Neural audio synthesizer

Download

The project takes its name, SEMILLA AI, from the word “seed,” drawing a poetic parallel between the Deep Learning practice of using “seeds” (integer numbers to generate pseudo-random numbers) and the Mesoamerican Mixe ancient-contemporary divination practice known as “Mook pajk wëjwë”. In this context, “Mook” signifies maize, “pajk” refers to a seed, and “wëjwë (or wëjpë)” means to divine (Rojas, 2016). The divinatory practice serves as an interface to inject real-world randomness into the process of synthesizing new sounds using neural networks for sound synthesis. The SEMILLA AI instrument employs computer vision techniques to translate the coordinates of the thrown maize in the “world-space” interface and utilizes knobs to scale their values. The synthesis engine runs on a GPU-powered micro-computer, a Jetson Nano, enabling real-time audio inference. This neural audio synthesis engine is based on the open-source architecture called ‘RAVE: Realtime Variational Autoencoder’ developed by Antoine Caillon at acids-IRCAM. It adopts a ‘decoder-only’ approach, where the coordinates of the maize captured by the computer vision module are directly mapped into the ‘latent space,’ with each seed kernel corresponding to a specific ‘dimension’ in the VAE’s decoder.
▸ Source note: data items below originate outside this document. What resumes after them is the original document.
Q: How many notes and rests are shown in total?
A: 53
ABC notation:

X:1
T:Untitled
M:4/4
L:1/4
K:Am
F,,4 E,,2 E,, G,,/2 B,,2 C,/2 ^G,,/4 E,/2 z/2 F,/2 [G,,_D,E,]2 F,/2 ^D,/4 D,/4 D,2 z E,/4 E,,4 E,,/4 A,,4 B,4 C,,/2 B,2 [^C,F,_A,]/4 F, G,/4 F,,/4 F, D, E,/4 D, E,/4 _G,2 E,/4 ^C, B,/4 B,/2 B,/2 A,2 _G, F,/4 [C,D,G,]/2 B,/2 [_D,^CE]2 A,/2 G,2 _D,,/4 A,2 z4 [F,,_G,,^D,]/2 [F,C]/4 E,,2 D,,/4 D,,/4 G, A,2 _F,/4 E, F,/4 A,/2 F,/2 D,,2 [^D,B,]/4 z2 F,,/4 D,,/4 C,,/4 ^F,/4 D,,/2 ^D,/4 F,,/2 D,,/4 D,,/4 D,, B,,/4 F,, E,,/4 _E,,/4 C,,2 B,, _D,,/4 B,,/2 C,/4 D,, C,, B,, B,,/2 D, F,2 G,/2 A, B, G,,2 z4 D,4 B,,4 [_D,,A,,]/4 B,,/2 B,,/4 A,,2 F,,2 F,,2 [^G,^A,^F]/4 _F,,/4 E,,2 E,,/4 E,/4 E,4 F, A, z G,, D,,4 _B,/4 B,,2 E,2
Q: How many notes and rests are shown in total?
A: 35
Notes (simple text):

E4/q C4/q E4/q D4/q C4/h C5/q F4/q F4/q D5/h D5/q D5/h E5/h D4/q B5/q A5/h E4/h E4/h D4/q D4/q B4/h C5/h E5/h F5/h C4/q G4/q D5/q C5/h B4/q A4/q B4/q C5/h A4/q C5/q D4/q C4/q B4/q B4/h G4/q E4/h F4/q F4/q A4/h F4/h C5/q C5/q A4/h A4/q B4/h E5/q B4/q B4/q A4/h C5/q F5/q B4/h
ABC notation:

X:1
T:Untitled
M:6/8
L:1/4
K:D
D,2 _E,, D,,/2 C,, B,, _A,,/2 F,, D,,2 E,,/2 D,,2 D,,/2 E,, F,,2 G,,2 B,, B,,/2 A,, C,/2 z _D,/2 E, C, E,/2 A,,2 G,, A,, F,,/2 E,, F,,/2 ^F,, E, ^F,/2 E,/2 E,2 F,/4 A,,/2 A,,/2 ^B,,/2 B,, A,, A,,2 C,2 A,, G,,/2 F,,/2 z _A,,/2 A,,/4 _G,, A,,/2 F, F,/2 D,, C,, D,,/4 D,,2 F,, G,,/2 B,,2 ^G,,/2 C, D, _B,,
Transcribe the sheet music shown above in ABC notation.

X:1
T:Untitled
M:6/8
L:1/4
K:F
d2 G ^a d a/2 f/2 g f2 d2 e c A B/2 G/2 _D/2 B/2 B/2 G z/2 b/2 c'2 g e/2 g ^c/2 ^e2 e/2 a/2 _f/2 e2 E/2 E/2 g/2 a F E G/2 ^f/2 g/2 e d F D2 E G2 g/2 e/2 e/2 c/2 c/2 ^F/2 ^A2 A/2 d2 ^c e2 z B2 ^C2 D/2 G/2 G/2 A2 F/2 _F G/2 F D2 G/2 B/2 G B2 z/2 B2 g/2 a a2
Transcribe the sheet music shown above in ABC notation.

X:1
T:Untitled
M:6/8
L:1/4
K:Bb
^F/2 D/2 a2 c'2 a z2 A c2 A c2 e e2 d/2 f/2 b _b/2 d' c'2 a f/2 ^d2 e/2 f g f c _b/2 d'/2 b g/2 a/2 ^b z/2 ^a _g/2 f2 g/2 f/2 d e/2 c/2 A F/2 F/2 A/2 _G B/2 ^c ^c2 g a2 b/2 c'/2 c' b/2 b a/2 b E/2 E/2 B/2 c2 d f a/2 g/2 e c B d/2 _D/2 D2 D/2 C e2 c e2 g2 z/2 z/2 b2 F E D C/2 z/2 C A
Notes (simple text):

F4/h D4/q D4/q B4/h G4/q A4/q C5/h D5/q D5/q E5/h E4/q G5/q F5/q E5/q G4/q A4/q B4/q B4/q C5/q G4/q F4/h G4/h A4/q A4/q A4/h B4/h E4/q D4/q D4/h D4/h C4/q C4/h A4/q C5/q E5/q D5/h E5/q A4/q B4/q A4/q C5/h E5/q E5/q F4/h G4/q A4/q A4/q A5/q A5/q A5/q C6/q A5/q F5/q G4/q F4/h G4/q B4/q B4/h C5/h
SEMILLA AI, authored by Moisés Horta Valenzuela under the pseudonym 𝔥𝔢𝔵𝔬𝔯𝔠𝔦𝔰𝔪𝔬𝔰, delves into the world of divination, a technique used for interpretative pattern recognition across ancient and contemporary cultures. This practice, ranging from the Chinese I Ching’s casting of fifty yarrow stalks to Tarot card readings, involves decoding seemingly random arrangements and symbolism to predict the future. These divinatory traditions have deep historical roots in magic and proto-scientific fields, like alchemy, all sharing a common goal of unraveling intricate patterns in reality to make life more manageable. SEMILLA AI is a project that explores the techno-poetics of Mesoamerican divination through “maiz throwing” and positions it as an interface for uncovering and exploring the “latent space” or hyperdimensional data distribution within a generative neural network for audio synthesis.